Note : il est dit erronément dans l’article de El Nacional que José Luis Corcuera (et non José Corcuera) fut condamné dans l’affaire des GAL, or ce dirigeant socialiste, non seulement ne fut pas condamné, mais succéda au Ministère de l’Intérieur, en 1988, à José Barrionuevo qui, lui, impliqué dans cette affaire, fut condamné et emprisonné. Mais vite dispensé de peine car le PP sait se montrer conciliant avec la gauche dont il partage le soutien aux fondamentaux du régime né en 1978 dans les conditions dont nul ne devrait plus ignorer ce qu’elles furent ni les effets qu’elles ont sur le présent.

bzh euskadi

Lire aussi:

Felipe Gonzalez à l’origine de la création des GAL (Mediabask)

Des documents déclassifiés de l’Agence centrale d’intelligence (CIA) confirment que l’ancien premier ministre socialiste espagnol Felipe Gonzalez a approuvé la création des Groupes Antiterroristes de Libération (GAL). Ce groupe actif entre 1983 et 1987 est responsable d’une trentaine de morts en Pays Basque Nord.

« Felipe Gonzalez a accordé la création d’un groupe de mercenaires pour combattre illégalement les terroristes ». Cette phrase apparaît dans les documents déclassés de l’Agence centrale d’intelligence (CIA). Cette dernière a étudié la création des GAL dans les années 80, comme l’explique le quotidien La Razón qui vient de publier des documents de l’agence nord-américaine sur le sujet.

Ces documents déclassifiés contiennent des passages censurés. Malgré cela, ils confirment des aspects significatifs. La CIA souligne que le Gouvernement espagnol « se montre déterminé à adopter une stratégie peu orthodoxe face à ETA ». Suite à une phrase censurée qui pourrait indiquer le nom de la source, l’agence dit que « Gonzalez a approuvé la création d’un groupe de mercenaires contrôlés par l’Etat, pour combattre illégalement les terroristes ».

Après une autre phrase censurée, l’agence ajoute que « les mercenaires ne seront pas nécessairement espagnols et auront comme objectif d’assassiner les leaders d’ETA, en Espagne et en France ».
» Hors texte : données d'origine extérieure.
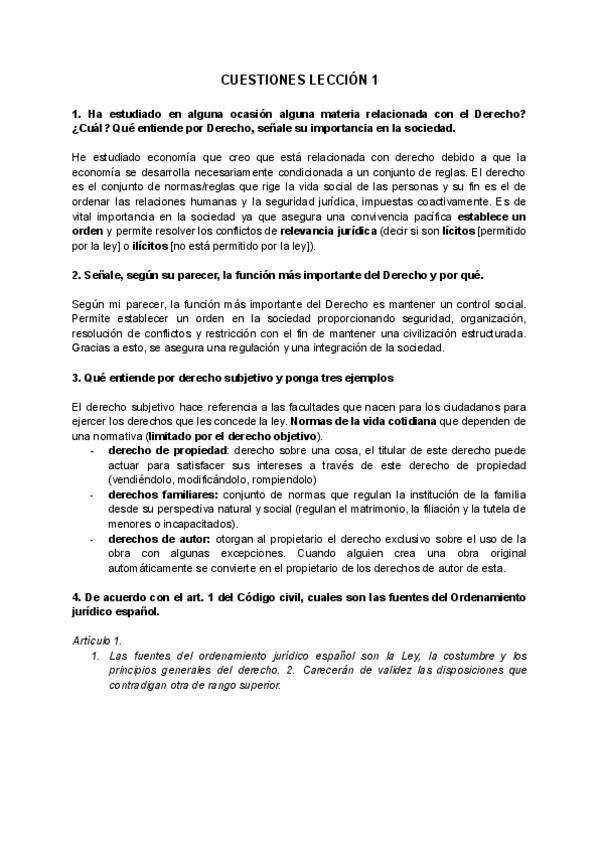 CUESTIONES LECCIÓN 1

1. Ha estudiado en alguna ocasión alguna materia relacionada con el Derecho? ¿Cuál? Qué entiende por Derecho, señale su importancia en la sociedad.

He estudiado economía que creo que está relacionada con derecho debido a que la economía se desarrolla necesariamente condicionada a un conjunto de reglas. El derecho es el conjunto de normas/reglas que rige la vida social de las personas y su fin es el de ordenar las relaciones humanas y la seguridad jurídica, impuestas coactivamente. Es de vital importancia en la sociedad ya que asegura una convivencia pacífica establece un orden y permite resolver los conflictos de relevancia jurídica (decir si son lícitos [permitido por la ley] o ilícitos [no está permitido por la ley]).

2. Señale, según su parecer, la función más importante del Derecho y por qué.

Según mi parecer, la función más importante del Derecho es mantener un control social. Permite establecer un orden en la sociedad proporcionando seguridad, organización, resolución de conflictos y restricción con el fin de mantener una civilización estructurada. Gracias a esto, se asegura una regulación y una integración de la sociedad.

3. Qué entiende por derecho subjetivo y ponga tres ejemplos

El derecho subjetivo hace referencia a las facultades que nacen para los ciudadanos para ejercer los derechos que les concede la ley. Normas de la vida cotidiana que dependen de una normativa (limitado por el derecho objetivo).
- derecho de propiedad: derecho sobre una cosa, el titular de este derecho puede actuar para satisfacer sus intereses a través de este derecho de propiedad (vendiéndolo, modificándolo, rompiendolo)
- derechos familiares: conjunto de normas que regulan la institución de la familia desde su perspectiva natural y social (regulan el matrimonio, la filiación y la tutela de menores o incapacitados).
- derechos de autor: otorgan al propietario el derecho exclusivo sobre el uso de la obra con algunas excepciones. Cuando alguien crea una obra original automáticamente se convierte en el propietario de los derechos de autor de esta.

4. De acuerdo con el art. 1 del Código civil, cuales son las fuentes del Ordenamiento jurídico español.

Artículo 1.
1. Las fuentes del ordenamiento jurídico español son la Ley, la costumbre y los principios generales del derecho. 2. Carecerán de validez las disposiciones que contradigan otra de rango superior.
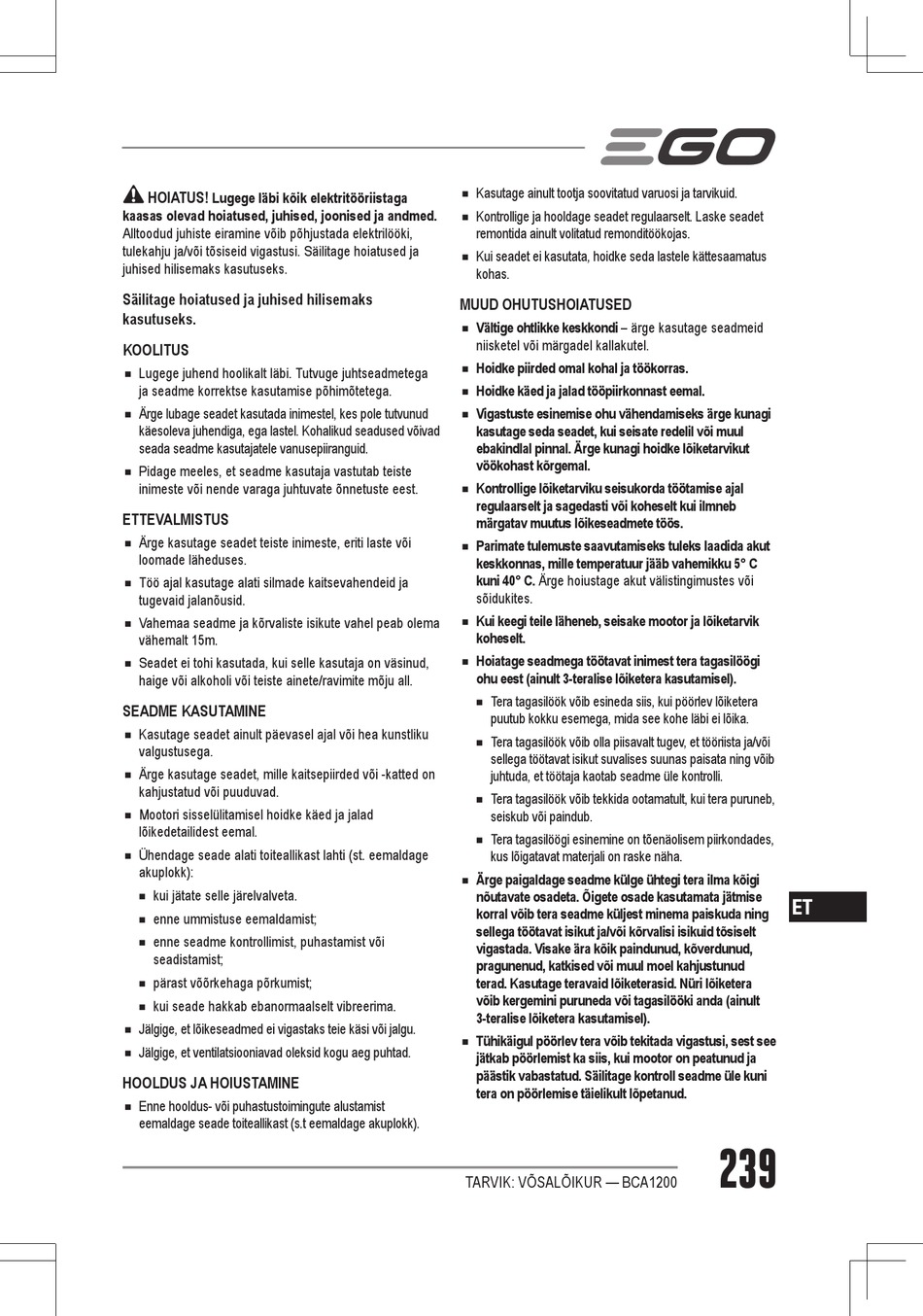 EGO

HOIATUS! Lugege läbi kõik elektritööriistaga kaasas olevad hoiatused, juhised, joonised ja andmed. Alltoodud juhiste eiramine võib põhjustada elektrilööki, tulekahju ja/või tõsiseid vigastusi. Säilitage hoiatused ja juhised hilisemaks kasutuseks.

Säilitage hoiatused ja juhised hilisemaks kasutuseks.

KOOLITUS

■ Lugege juhend hoolikalt läbi. Tutvuge juhtseadmetega ja seadme korrektse kasutamise põhimõtetega.
■ Ärge lubage seadet kasutada inimestel, kes pole tutvunud käesoleva juhendiga, ega lastel. Kohalikud seadused võivad seada seadme kasutajatele vanusepiiranguid.
■ Pidage meeles, et seadme kasutaja vastutab teiste inimeste või nende varaga juhtuvate õnnetuste eest.

ETTEVALMISTUS

■ Ärge kasutage seadet teiste inimeste, eriti laste või loomade läheduses.
■ Töö ajal kasutage alati silmade kaitsevahendeid ja tugevaid jalanõusid.
■ Vahemaa seadme ja kõrvaliste isikute vahel peab olema vähemalt 15m.
■ Seadet ei tohi kasutada, kui selle kasutaja on väsinud, haige või alkoholi või teiste ainete/ravimite mõju all.

SEADME KASUTAMINE

■ Kasutage seadet ainult päevasel ajal või hea kunstliku valgustusega.
■ Ärge kasutage seadet, mille kaitsepiirded või -katted on kahjustatud või puuduvad.
■ Mootori sisselülitamisel hoidke käed ja jalad lõikedetailidest eemal.
■ Ühendage seade alati toiteallikast lahti (st. eemaldage akuplokk):
■ kui jätate selle järelvalveta.
■ enne ummistuse eemaldamist;
■ enne seadme kontrollimist, puhastamist või seadistamist;
■ pärast võõrkehaga põrkumist;
■ kui seade hakkab ebanormaalselt vibreerima.
■ Jälgige, et lõikeseadmed ei vigastaks teie käsi või jalgu.
■ Jälgige, et ventilatsiooniavad oleksid kogu aeg puhtad.

HOOLDUS JA HOIUSTAMINE

■ Enne hooldus- või puhastustoimingute alustamist eemaldage seade toiteallikast (s.t eemaldage akuplokk).
■ Kasutage ainult tootja soovitatud varuosi ja tarvikuid.
■ Kontrollige ja hooldage seadet regulaarselt. Laske seadet remontida ainult volitatud remonditöökojas.
■ Kui seadet ei kasutata, hoidke seda lastele kättesaamatus kohas.

MUUD OHUTUSHOIATUSED

■ Vältige ohtlikke keskkondi – ärge kasutage seadmeid niisketel või märgadel kallakutel.
■ Hoidke piirded omal kohal ja töökorras.
■ Hoidke käed ja jalad tööpiirkonnast eemal.
■ Vigastuste esinemise ohu vähendamiseks ärge kunagi kasutage seda seadet, kui seisate redelil või muul ebakindlal pinnal. Ärge kunagi hoidke lõiketarvikut vöökohast kõrgemal.
■ Kontrollige lõiketarviku seisukorda töötamise ajal regulaarselt ja sagedasti või koheselt kui ilmneb märgatav muutus lõikeseadmete töös.
■ Parimate tulemuste saavutamiseks tuleks laadida akut keskkonnas, mille temperatuur jääb vahemikku 5° C kuni 40° C. Ärge hoiustage akut välistingimustes või sõidukites.
■ Kui keegi teile läheneb, seisake mootor ja lõiketarvik koheselt.
■ Hoiatage seadmega töötavat inimest tera tagasilöögi ohu eest (ainult 3-teralise lõiketera kasutamisel).
■ Tera tagasilöök võib esineda siis, kui pöörlev lõiketera puutub kokku esemega, mida see kohe läbi ei lõika.
■ Tera tagasilöök võib olla piisavalt tugev, et tööriista ja/või sellega töötavat isikut suvalises suunas paisata ning võib juhtuda, et töötaja kaotab seadme üle kontrolli.
■ Tera tagasilöök võib tekkida ootamatult, kui tera puruneb, seiskub või paindub.
■ Tera tagasilöögi esinemine on tõenäolisem piirkondades, kus lõigatavat materjali on raske näha.
■ Ärge paigaldage seadme külge ühtegi tera ilma kõigi nõutavate osadeta. Õigete osade kasutamata jätmise korral võib tera seadme küljest minema paiskuda ning sellega töötavat isikut ja/või kõrvalisi isikuid tõsiselt vigastada. Visake ära kõik paindunud, kõverdunud, pragunenud, katkised või muul moel kahjustunud terad. Kasutage teravaid lõiketerasid. Nüri lõiketera võib kergemini puruneda või tagasilööki anda (ainult 3-teralise lõiketera kasutamisel).
■ Tühikäigul pöörlev tera võib tekitada vigastusi, sest see jätkab pöörlemist ka siis, kui mootor on peatunud ja päästik vabastatud. Säilitage kontroll seadme üle kuni tera on pöörlemise täielikult lõpetanud.

ET

TARVIK: VÕSALÕIKUR — BCA1200
239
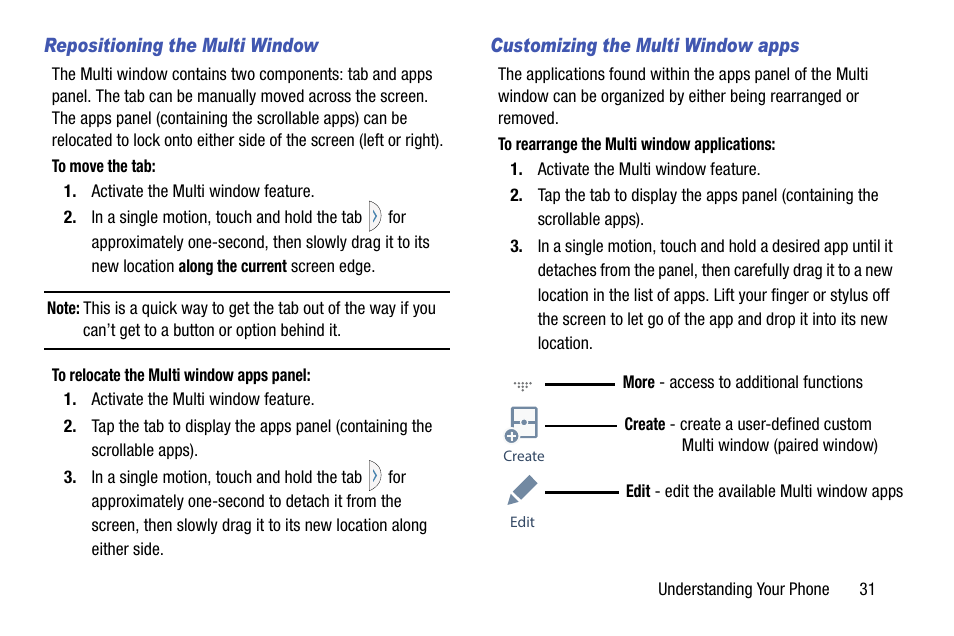 Repositioning the Multi Window

The Multi window contains two components: tab and apps panel. The tab can be manually moved across the screen. The apps panel (containing the scrollable apps) can be relocated to lock onto either side of the screen (left or right).

To move the tab:

1. Activate the Multi window feature.
2. In a single motion, touch and hold the tab for approximately one-second, then slowly drag it to its new location along the current screen edge.

Note: This is a quick way to get the tab out of the way if you can't get to a button or option behind it.

To relocate the Multi window apps panel:

1. Activate the Multi window feature.
2. Tap the tab to display the apps panel (containing the scrollable apps).
3. In a single motion, touch and hold the tab for approximately one-second to detach it from the screen, then slowly drag it to its new location along either side.

Customizing the Multi Window apps

The applications found within the apps panel of the Multi window can be organized by either being rearranged or removed.

To rearrange the Multi window applications:

1. Activate the Multi window feature.
2. Tap the tab to display the apps panel (containing the scrollable apps).
3. In a single motion, touch and hold a desired app until it detaches from the panel, then carefully drag it to a new location in the list of apps. Lift your finger or stylus off the screen to let go of the app and drop it into its new location.

More - access to additional functions

Create

Create - create a user-defined custom Multi window (paired window)

Edit

Edit - edit the available Multi window apps

Understanding Your Phone 31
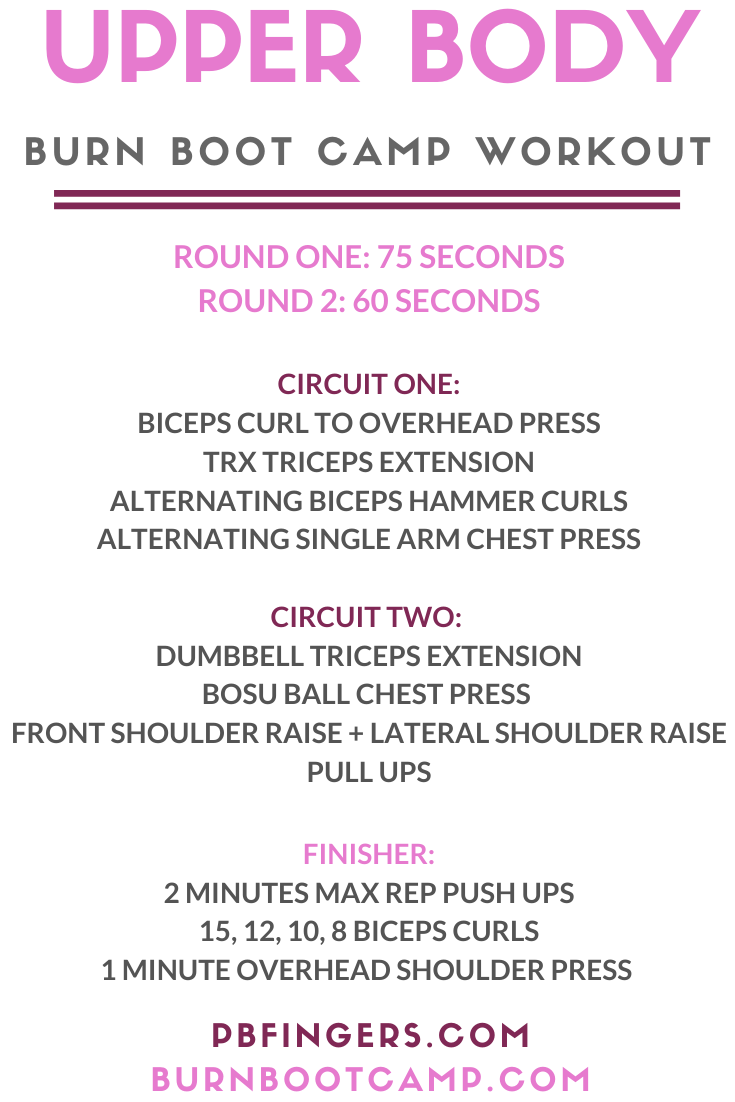 UPPER BODY

BURN BOOT CAMP WORKOUT

ROUND ONE: 75 SECONDS
ROUND 2: 60 SECONDS

CIRCUIT ONE:
BICEPS CURL TO OVERHEAD PRESS
TRX TRICEPS EXTENSION
ALTERNATING BICEPS HAMMER CURLS
ALTERNATING SINGLE ARM CHEST PRESS

CIRCUIT TWO:
DUMBBELL TRICEPS EXTENSION
BOSU BALL CHEST PRESS
FRONT SHOULDER RAISE + LATERAL SHOULDER RAISE
PULL UPS

FINISHER:
2 MINUTES MAX REP PUSH UPS
15, 12, 10, 8 BICEPS CURLS
1 MINUTE OVERHEAD SHOULDER PRESS

PBFINGERS.COM
BURNBOOTCAMP.COM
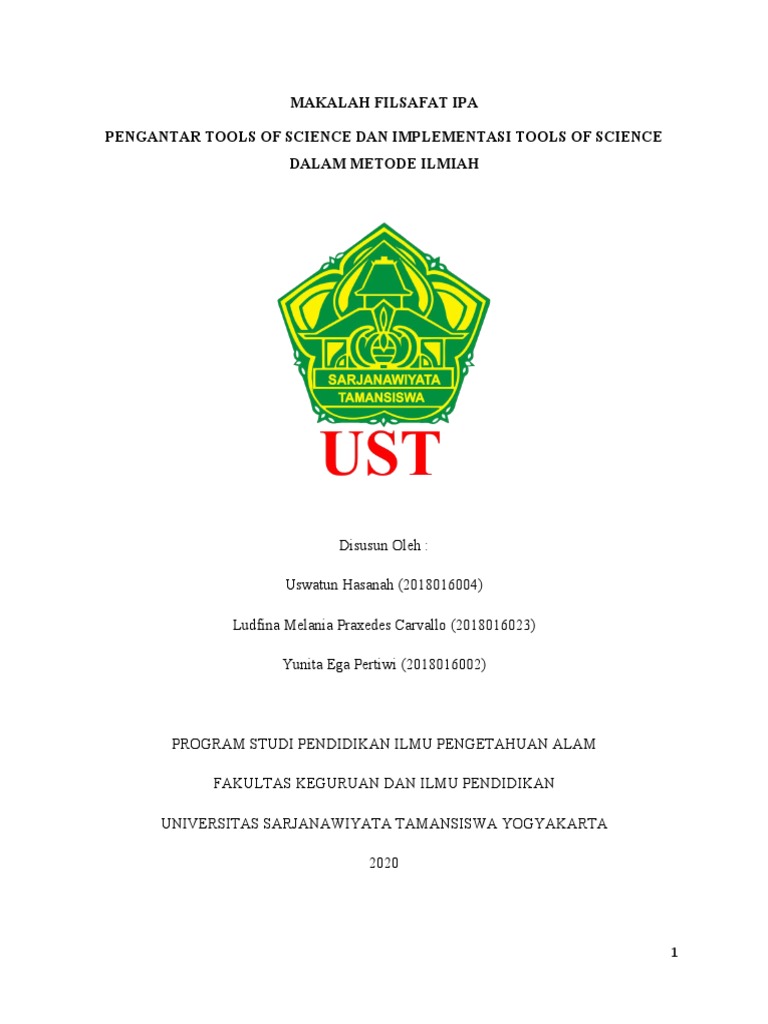 MAKALAH FILSAFAT IPA

PENGANTAR TOOLS OF SCIENCE DAN IMPLEMENTASI TOOLS OF SCIENCE DALAM METODE ILMIAH

SARJANAWIYATA
TAMANSISWA

UST

Disusun Oleh :

Uswatun Hasanah (2018016004)

Ludfina Melania Praxedes Carvallo (2018016023)

Yunita Ega Pertiwi (2018016002)

PROGRAM STUDI PENDIDIKAN ILMU PENGETAHUAN ALAM

FAKULTAS KEGURUAN DAN ILMU PENDIDIKAN

UNIVERSITAS SARJANAWIYATA TAMANSISWA YOGYAKARTA

2020

1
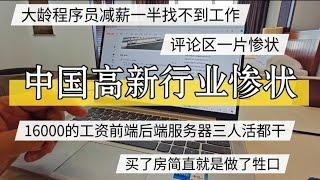 大龄程序员减薪一半找不到工作

评论区一片惨状

中国高新行业惨状

16000的工资前端后端服务器三人活都干

买了房简直就是做了牲口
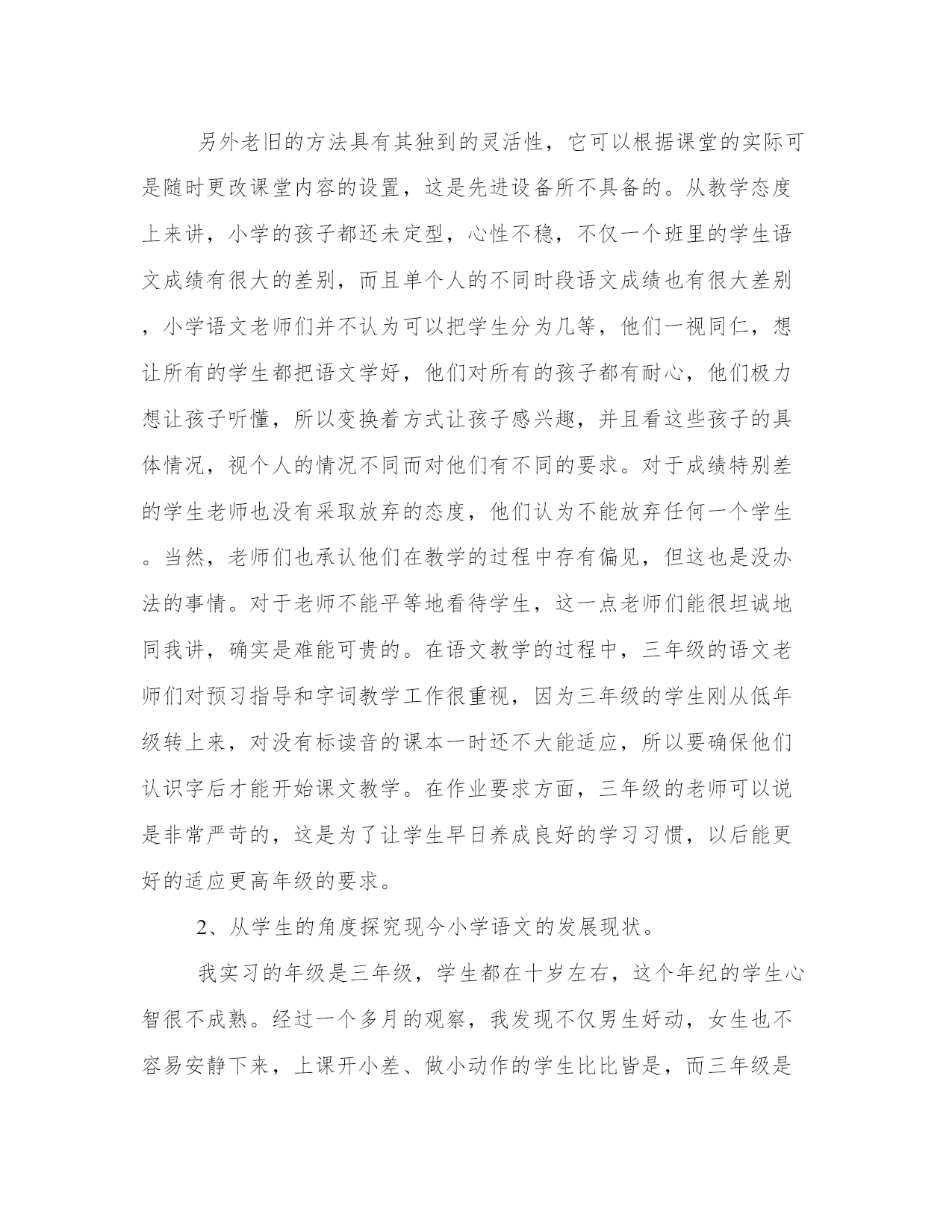 另外老旧的方法具有其独到的灵活性，它可以根据课堂的实际可是随时更改课堂内容的设置，这是先进设备所不具备的。从教学态度上来讲，小学的孩子都还未定型，心性不稳，不仅一个班里的学生语文成绩有很大的差别，而且单个人的不同时段语文成绩也有很大差别，小学语文老师们并不认为可以把学生分为几等，他们一视同仁，想让所有的学生都把语文学好，他们对所有的孩子都有耐心，他们极力想让孩子听懂，所以变换着方式让孩子感兴趣，并且看这些孩子的具体情况，视个人的情况不同而对他们有不同的要求。对于成绩特别差的学生老师也没有采取放弃的态度，他们认为不能放弃任何一个学生。当然，老师们也承认他们在教学的过程中存有偏见，但这也是没办法的事情。对于老师不能平等地看待学生，这一点老师们能很坦诚地同我讲，确实是难能可贵的。在语文教学的过程中，三年级的语文老师们对预习指导和字词教学工作很重视，因为三年级的学生刚从低年级转上来，对没有标读音的课本一时还不大能适应，所以要确保他们认识字后才能开始课文教学。在作业要求方面，三年级的老师可以说是非常严苛的，这是为了让学生早日养成良好的学习习惯，以后能更好的适应更高年级的要求。

2、从学生的角度探究现今小学语文的发展现状。

我实习的年级是三年级，学生都在十岁左右，这个年纪的学生心智很不成熟。经过一个多月的观察，我发现不仅男生好动，女生也不容易安静下来，上课开小差、做小动作的学生比比皆是，而三年级是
Un autre document cité par le journal indique que ce ne serait pas la première fois que l’Etat espagnol lutte contre ETA de manière illégale. Des sigles comme Anti Terrorismo ETA (ATE), la Alianza Apostólica Anticomunista (Triple A) et le Batallón Vasco Español apparaissent dans un dossier.

Concernant les passages encore cachés par la CIA, il semble indéniable que certains dossiers évoquant la guerre contre ETA contiennent les identités et CV des mercenaires.